Em Maio de 1946, Orwell vai viver com o filho Richard para a ilha Jura, ao largo da Escócia, arquipélago das Hebrides, numa casa isolada (ainda que passasse algumas temporadas em Londres), imitando, mutatis mutandis, Henry Thoreau. O objectivo da autocracia foi escrever 1984, como se esta narrativa ficcional necessitasse de um isolamento especial para a concentração profunda no processo de escrita. No entanto, pelo que nos conta no seu domestic diary (vol. III), Orwell sentia-se demasiado ocupado pela caça e o cultivo da horta, confessando ter dificuldade em escrever algo que o satisfizesse. De qualquer forma, a insularidade, ainda que entrecortada, permitiu-lhe concluir um esboço de 1984 no Outono de 1947. A ilha, a horta e os tiros tinham dado frutos. Mas uma inflamação dos pulmões, rapidamente diagnosticada como tuberculose, obrigaram-no depois a frequentes hospitalizações e a uma luta “contra a morte” para terminar o opus magnum (apesar do já relativo sucesso de Animal Farm, publicado em 1945 após várias recusas). A versão definitiva do texto ficou pronta em Novembro de 1948 (inspiração para o título), pouco depois, Janeiro de 1950, findava a sua vida.

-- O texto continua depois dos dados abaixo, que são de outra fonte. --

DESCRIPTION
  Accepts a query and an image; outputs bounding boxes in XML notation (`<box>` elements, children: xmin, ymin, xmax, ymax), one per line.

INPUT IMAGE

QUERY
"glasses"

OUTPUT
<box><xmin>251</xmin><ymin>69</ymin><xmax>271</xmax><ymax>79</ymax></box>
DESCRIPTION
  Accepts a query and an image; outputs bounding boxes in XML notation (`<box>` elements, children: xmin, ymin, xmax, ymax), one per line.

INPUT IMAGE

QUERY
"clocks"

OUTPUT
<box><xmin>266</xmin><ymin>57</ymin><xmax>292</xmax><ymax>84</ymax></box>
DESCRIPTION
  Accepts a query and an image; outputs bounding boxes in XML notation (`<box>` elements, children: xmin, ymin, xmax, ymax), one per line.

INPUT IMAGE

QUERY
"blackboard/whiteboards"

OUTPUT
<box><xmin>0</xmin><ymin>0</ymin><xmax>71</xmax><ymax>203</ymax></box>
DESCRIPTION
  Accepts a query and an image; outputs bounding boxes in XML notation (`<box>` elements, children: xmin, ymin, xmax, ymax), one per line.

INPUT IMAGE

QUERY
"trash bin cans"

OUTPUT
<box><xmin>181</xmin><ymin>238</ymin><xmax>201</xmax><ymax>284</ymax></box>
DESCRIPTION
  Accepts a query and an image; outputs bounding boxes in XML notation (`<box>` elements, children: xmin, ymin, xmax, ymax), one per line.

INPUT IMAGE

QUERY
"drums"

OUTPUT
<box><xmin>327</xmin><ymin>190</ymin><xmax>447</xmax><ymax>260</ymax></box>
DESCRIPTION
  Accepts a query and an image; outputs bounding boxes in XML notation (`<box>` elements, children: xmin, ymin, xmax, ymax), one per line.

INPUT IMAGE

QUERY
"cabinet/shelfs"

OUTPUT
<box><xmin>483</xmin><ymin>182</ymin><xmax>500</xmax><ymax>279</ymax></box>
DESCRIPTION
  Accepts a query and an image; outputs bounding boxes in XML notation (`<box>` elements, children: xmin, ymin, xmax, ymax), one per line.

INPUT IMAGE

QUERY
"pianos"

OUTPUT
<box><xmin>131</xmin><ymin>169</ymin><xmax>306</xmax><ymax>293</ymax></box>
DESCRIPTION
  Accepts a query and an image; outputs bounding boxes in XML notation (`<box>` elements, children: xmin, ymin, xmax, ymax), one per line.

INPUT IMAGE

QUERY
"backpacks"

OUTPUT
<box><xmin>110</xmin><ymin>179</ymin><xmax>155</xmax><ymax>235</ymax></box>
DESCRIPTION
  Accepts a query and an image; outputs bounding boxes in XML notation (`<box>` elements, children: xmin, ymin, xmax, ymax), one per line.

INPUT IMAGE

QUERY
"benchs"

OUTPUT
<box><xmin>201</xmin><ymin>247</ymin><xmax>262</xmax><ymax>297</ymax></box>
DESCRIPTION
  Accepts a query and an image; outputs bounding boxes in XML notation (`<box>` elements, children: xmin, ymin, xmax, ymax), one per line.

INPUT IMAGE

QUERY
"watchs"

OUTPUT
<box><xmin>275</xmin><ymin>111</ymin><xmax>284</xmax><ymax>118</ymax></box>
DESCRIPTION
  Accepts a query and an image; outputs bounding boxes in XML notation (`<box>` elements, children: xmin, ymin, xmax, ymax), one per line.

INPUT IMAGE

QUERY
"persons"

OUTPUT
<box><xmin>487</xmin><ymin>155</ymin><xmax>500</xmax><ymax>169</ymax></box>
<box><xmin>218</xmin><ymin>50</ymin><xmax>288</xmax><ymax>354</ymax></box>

Assim, Nineteen Eighty-Four foi um livro escrito por um solitário, durante algum tempo livreiro (Booklover’s Corner), obrigando-se a fitar nos olhos o fim da literatura, e corrigido por um convalescente. Não quero abusar na relação entre o modus vivendi do escritor e o carácter distópico da obra. É possível, sem dúvida, escrever uma utopia tenebrosa vivendo hedonisticamente numa constelação de amigos e futilidades luxuosas. Mas estranho que Orwell, até ali de uma vitalidade quase heróica (lutou contra o franquismo, defendeu no terreno os mineiros do norte da Inglaterra, foi um cronista prolífico...), sem, contudo, nunca perder um halo de pessimismo, se tenha empenhado, exaltando uma fantasmagoria mortífera, em narrar uma história sobre o definhamento irredutível da liberdade individual, o apagamento da verdade objectiva, a censura da alegria de viver, o aniquilamento das emoções festivas... Se não houve uma relação causa-efeito simplista entre lugar e vitalidade do autor e tipo de obra, acredito pelo menos numa influência importante. Talvez até, ainda que parcialmente, uma influência procurada, isto é, projectando escrever um livro niilista, Orwell buscou o isolamento, afectivo e social, que lhe desse o tom existencial certo para o fazer. A meu ver, mais um exemplo da interdependência entre vida e obra (por isso "só interessa o que se escreve com o próprio sangue"), que, transformado num lema fácil de usar, daria: “adequa a vida à obra que queres escrever”.